▶ What to produce: Copy the listing below word for word, keeping every line in its original order.
▬▬▬▬▬▬
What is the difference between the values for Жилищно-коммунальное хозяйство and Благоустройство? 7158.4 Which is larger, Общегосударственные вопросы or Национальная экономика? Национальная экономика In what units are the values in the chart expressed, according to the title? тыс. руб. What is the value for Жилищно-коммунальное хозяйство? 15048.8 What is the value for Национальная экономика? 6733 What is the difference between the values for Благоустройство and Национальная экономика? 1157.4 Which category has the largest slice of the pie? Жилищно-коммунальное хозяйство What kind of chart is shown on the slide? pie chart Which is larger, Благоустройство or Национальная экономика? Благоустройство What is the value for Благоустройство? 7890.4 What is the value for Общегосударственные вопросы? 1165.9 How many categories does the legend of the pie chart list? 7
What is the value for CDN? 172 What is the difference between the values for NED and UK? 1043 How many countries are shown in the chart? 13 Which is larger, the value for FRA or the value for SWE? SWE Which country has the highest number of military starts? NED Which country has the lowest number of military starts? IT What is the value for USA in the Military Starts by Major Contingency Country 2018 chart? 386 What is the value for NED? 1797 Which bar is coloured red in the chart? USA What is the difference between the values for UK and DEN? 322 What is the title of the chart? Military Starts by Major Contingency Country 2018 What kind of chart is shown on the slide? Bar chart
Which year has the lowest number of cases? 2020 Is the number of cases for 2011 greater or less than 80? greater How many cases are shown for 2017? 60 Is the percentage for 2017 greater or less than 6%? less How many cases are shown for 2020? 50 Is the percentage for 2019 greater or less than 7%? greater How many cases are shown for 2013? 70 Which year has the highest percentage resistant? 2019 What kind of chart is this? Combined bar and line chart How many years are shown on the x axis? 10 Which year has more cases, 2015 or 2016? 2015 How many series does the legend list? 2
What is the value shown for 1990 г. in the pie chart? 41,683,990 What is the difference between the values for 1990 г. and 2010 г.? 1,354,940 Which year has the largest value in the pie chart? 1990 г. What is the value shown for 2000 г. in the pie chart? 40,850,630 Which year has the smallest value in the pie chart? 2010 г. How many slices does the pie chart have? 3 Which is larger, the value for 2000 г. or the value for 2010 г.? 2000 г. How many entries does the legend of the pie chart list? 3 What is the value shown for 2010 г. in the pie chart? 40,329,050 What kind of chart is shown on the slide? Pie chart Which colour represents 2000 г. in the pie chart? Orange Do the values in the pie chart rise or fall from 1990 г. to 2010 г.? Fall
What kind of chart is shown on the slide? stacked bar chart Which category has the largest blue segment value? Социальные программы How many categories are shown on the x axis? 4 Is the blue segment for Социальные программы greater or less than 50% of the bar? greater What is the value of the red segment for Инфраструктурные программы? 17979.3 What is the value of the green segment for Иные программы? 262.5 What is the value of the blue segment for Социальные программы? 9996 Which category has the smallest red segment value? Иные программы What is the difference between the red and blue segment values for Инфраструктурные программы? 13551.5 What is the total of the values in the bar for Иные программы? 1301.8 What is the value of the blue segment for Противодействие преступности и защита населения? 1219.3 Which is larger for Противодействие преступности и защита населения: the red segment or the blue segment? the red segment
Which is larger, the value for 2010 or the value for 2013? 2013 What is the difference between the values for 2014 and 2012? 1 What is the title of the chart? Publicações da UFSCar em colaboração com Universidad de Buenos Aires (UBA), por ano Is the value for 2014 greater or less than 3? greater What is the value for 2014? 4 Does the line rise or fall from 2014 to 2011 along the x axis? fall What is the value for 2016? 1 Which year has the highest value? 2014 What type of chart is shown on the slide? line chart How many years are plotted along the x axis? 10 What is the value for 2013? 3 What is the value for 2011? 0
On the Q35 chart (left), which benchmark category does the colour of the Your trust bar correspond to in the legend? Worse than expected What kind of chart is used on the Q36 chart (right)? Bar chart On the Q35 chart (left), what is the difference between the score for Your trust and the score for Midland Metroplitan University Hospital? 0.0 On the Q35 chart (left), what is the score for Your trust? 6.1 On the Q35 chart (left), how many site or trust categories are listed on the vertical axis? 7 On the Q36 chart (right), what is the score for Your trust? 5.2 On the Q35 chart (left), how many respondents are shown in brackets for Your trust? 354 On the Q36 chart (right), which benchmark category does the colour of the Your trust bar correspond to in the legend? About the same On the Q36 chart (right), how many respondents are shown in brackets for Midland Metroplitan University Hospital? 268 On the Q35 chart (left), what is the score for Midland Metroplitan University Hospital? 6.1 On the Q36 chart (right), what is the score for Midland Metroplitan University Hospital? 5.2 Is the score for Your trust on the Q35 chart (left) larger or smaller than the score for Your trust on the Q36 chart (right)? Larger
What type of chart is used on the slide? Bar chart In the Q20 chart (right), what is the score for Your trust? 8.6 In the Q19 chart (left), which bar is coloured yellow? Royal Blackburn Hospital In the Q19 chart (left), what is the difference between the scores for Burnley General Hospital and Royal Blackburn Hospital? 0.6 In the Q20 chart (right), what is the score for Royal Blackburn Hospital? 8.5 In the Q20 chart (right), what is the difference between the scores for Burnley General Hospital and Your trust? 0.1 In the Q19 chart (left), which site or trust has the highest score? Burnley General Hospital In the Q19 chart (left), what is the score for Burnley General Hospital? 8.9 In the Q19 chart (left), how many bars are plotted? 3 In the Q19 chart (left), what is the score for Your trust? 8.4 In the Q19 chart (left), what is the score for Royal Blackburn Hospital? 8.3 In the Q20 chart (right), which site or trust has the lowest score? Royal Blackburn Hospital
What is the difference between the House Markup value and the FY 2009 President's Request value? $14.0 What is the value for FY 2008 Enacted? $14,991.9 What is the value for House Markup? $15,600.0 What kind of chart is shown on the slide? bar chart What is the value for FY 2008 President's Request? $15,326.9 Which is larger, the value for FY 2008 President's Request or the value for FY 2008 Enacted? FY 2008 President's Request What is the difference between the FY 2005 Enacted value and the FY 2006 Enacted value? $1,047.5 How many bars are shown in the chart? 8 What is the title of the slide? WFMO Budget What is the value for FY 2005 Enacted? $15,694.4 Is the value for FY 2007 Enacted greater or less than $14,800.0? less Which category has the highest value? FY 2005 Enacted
▬▬▬▬▬▬
▶ Answer:
What is the difference between the values for Жилищно-коммунальное хозяйство and Благоустройство? 7158.4 Which is larger, Общегосударственные вопросы or Национальная экономика? Национальная экономика In what units are the values in the chart expressed, according to the title? тыс. руб. What is the value for Жилищно-коммунальное хозяйство? 15048.8 What is the value for Национальная экономика? 6733 What is the difference between the values for Благоустройство and Национальная экономика? 1157.4 Which category has the largest slice of the pie? Жилищно-коммунальное хозяйство What kind of chart is shown on the slide? pie chart Which is larger, Благоустройство or Национальная экономика? Благоустройство What is the value for Благоустройство? 7890.4 What is the value for Общегосударственные вопросы? 1165.9 How many categories does the legend of the pie chart list? 7
What is the value for CDN? 172 What is the difference between the values for NED and UK? 1043 How many countries are shown in the chart? 13 Which is larger, the value for FRA or the value for SWE? SWE Which country has the highest number of military starts? NED Which country has the lowest number of military starts? IT What is the value for USA in the Military Starts by Major Contingency Country 2018 chart? 386 What is the value for NED? 1797 Which bar is coloured red in the chart? USA What is the difference between the values for UK and DEN? 322 What is the title of the chart? Military Starts by Major Contingency Country 2018 What kind of chart is shown on the slide? Bar chart
Which year has the lowest number of cases? 2020 Is the number of cases for 2011 greater or less than 80? greater How many cases are shown for 2017? 60 Is the percentage for 2017 greater or less than 6%? less How many cases are shown for 2020? 50 Is the percentage for 2019 greater or less than 7%? greater How many cases are shown for 2013? 70 Which year has the highest percentage resistant? 2019 What kind of chart is this? Combined bar and line chart How many years are shown on the x axis? 10 Which year has more cases, 2015 or 2016? 2015 How many series does the legend list? 2
What is the value shown for 1990 г. in the pie chart? 41,683,990 What is the difference between the values for 1990 г. and 2010 г.? 1,354,940 Which year has the largest value in the pie chart? 1990 г. What is the value shown for 2000 г. in the pie chart? 40,850,630 Which year has the smallest value in the pie chart? 2010 г. How many slices does the pie chart have? 3 Which is larger, the value for 2000 г. or the value for 2010 г.? 2000 г. How many entries does the legend of the pie chart list? 3 What is the value shown for 2010 г. in the pie chart? 40,329,050 What kind of chart is shown on the slide? Pie chart Which colour represents 2000 г. in the pie chart? Orange Do the values in the pie chart rise or fall from 1990 г. to 2010 г.? Fall
What kind of chart is shown on the slide? stacked bar chart Which category has the largest blue segment value? Социальные программы How many categories are shown on the x axis? 4 Is the blue segment for Социальные программы greater or less than 50% of the bar? greater What is the value of the red segment for Инфраструктурные программы? 17979.3 What is the value of the green segment for Иные программы? 262.5 What is the value of the blue segment for Социальные программы? 9996 Which category has the smallest red segment value? Иные программы What is the difference between the red and blue segment values for Инфраструктурные программы? 13551.5 What is the total of the values in the bar for Иные программы? 1301.8 What is the value of the blue segment for Противодействие преступности и защита населения? 1219.3 Which is larger for Противодействие преступности и защита населения: the red segment or the blue segment? the red segment
Which is larger, the value for 2010 or the value for 2013? 2013 What is the difference between the values for 2014 and 2012? 1 What is the title of the chart? Publicações da UFSCar em colaboração com Universidad de Buenos Aires (UBA), por ano Is the value for 2014 greater or less than 3? greater What is the value for 2014? 4 Does the line rise or fall from 2014 to 2011 along the x axis? fall What is the value for 2016? 1 Which year has the highest value? 2014 What type of chart is shown on the slide? line chart How many years are plotted along the x axis? 10 What is the value for 2013? 3 What is the value for 2011? 0
On the Q35 chart (left), which benchmark category does the colour of the Your trust bar correspond to in the legend? Worse than expected What kind of chart is used on the Q36 chart (right)? Bar chart On the Q35 chart (left), what is the difference between the score for Your trust and the score for Midland Metroplitan University Hospital? 0.0 On the Q35 chart (left), what is the score for Your trust? 6.1 On the Q35 chart (left), how many site or trust categories are listed on the vertical axis? 7 On the Q36 chart (right), what is the score for Your trust? 5.2 On the Q35 chart (left), how many respondents are shown in brackets for Your trust? 354 On the Q36 chart (right), which benchmark category does the colour of the Your trust bar correspond to in the legend? About the same On the Q36 chart (right), how many respondents are shown in brackets for Midland Metroplitan University Hospital? 268 On the Q35 chart (left), what is the score for Midland Metroplitan University Hospital? 6.1 On the Q36 chart (right), what is the score for Midland Metroplitan University Hospital? 5.2 Is the score for Your trust on the Q35 chart (left) larger or smaller than the score for Your trust on the Q36 chart (right)? Larger
What type of chart is used on the slide? Bar chart In the Q20 chart (right), what is the score for Your trust? 8.6 In the Q19 chart (left), which bar is coloured yellow? Royal Blackburn Hospital In the Q19 chart (left), what is the difference between the scores for Burnley General Hospital and Royal Blackburn Hospital? 0.6 In the Q20 chart (right), what is the score for Royal Blackburn Hospital? 8.5 In the Q20 chart (right), what is the difference between the scores for Burnley General Hospital and Your trust? 0.1 In the Q19 chart (left), which site or trust has the highest score? Burnley General Hospital In the Q19 chart (left), what is the score for Burnley General Hospital? 8.9 In the Q19 chart (left), how many bars are plotted? 3 In the Q19 chart (left), what is the score for Your trust? 8.4 In the Q19 chart (left), what is the score for Royal Blackburn Hospital? 8.3 In the Q20 chart (right), which site or trust has the lowest score? Royal Blackburn Hospital
What is the difference between the House Markup value and the FY 2009 President's Request value? $14.0 What is the value for FY 2008 Enacted? $14,991.9 What is the value for House Markup? $15,600.0 What kind of chart is shown on the slide? bar chart What is the value for FY 2008 President's Request? $15,326.9 Which is larger, the value for FY 2008 President's Request or the value for FY 2008 Enacted? FY 2008 President's Request What is the difference between the FY 2005 Enacted value and the FY 2006 Enacted value? $1,047.5 How many bars are shown in the chart? 8 What is the title of the slide? WFMO Budget What is the value for FY 2005 Enacted? $15,694.4 Is the value for FY 2007 Enacted greater or less than $14,800.0? less Which category has the highest value? FY 2005 Enacted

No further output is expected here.